**YOUR ASSIGNMENT:** Exact reproduction of the data is required, with images excluded.

**INPUT DATA:**
____________________

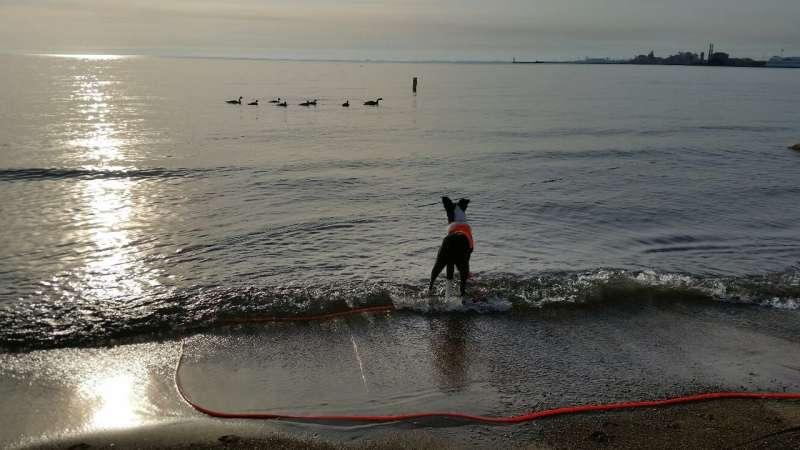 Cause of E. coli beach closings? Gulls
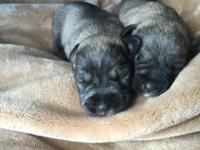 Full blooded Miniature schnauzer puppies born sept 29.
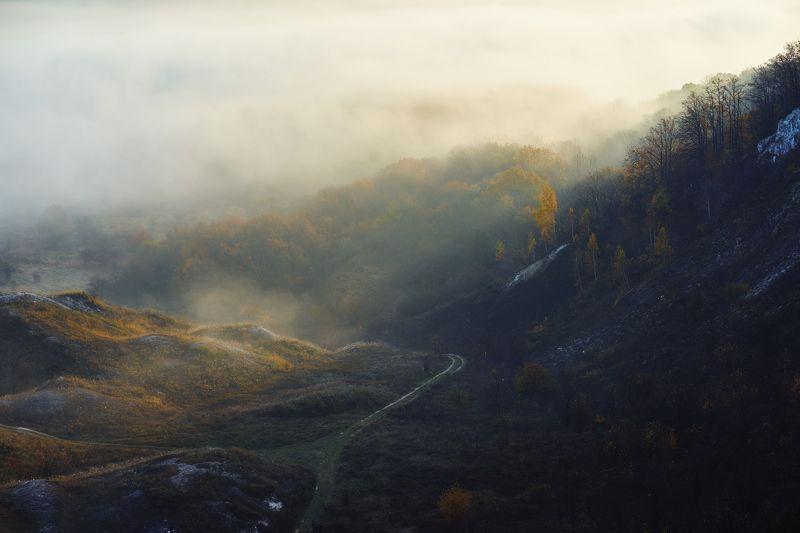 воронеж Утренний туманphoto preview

____________________

**RESULT FOR THIS TASK:**
 Cause of E. coli beach closings? Gulls
 Full blooded Miniature schnauzer puppies born sept 29.
 воронеж Утренний туманphoto preview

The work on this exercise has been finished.